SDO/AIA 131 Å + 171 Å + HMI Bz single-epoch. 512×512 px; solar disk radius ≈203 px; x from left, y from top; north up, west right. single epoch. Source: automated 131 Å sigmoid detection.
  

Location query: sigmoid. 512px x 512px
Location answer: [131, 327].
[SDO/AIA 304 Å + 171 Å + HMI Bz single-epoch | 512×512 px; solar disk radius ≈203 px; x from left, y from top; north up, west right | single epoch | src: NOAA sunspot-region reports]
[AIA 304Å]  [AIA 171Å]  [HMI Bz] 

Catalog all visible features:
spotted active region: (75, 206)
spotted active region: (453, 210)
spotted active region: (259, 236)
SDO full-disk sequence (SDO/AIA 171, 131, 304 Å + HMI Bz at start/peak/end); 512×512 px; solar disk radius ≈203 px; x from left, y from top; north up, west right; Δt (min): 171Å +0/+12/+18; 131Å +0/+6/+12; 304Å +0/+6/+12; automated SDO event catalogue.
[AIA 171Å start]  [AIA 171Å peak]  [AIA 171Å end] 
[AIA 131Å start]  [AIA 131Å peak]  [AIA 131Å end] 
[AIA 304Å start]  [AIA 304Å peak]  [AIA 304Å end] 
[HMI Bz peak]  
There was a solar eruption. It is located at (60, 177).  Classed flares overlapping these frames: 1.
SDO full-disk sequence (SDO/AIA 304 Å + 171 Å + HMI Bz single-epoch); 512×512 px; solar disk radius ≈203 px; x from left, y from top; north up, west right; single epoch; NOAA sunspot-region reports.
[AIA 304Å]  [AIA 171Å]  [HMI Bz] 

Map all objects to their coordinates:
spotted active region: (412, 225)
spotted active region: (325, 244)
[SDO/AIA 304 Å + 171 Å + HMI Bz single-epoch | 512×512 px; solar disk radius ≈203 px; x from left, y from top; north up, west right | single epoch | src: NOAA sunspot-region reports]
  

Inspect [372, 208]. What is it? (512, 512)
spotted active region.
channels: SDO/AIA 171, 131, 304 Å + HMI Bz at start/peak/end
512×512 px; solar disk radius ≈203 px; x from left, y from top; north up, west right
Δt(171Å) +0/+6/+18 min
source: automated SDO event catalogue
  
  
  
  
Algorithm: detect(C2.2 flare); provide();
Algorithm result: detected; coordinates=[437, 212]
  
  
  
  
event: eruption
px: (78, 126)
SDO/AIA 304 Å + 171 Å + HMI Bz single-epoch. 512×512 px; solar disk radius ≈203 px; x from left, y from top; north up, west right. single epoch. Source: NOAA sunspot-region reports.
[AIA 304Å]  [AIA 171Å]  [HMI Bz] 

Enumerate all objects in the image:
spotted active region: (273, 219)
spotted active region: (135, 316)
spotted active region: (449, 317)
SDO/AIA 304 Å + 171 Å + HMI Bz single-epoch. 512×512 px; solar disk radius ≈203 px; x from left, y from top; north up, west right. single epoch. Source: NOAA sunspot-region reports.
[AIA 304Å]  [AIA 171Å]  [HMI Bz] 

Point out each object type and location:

- - - - -

TASK OBJECTIVE:
Copy out the lines above with "automated" in them.

WORKED SOLUTION:
SDO/AIA 131 Å + 171 Å + HMI Bz single-epoch. 512×512 px; solar disk radius ≈203 px; x from left, y from top; north up, west right. single epoch. Source: automated 131 Å sigmoid detection.
SDO full-disk sequence (SDO/AIA 171, 131, 304 Å + HMI Bz at start/peak/end); 512×512 px; solar disk radius ≈203 px; x from left, y from top; north up, west right; Δt (min): 171Å +0/+12/+18; 131Å +0/+6/+12; 304Å +0/+6/+12; automated SDO event catalogue.
source: automated SDO event catalogue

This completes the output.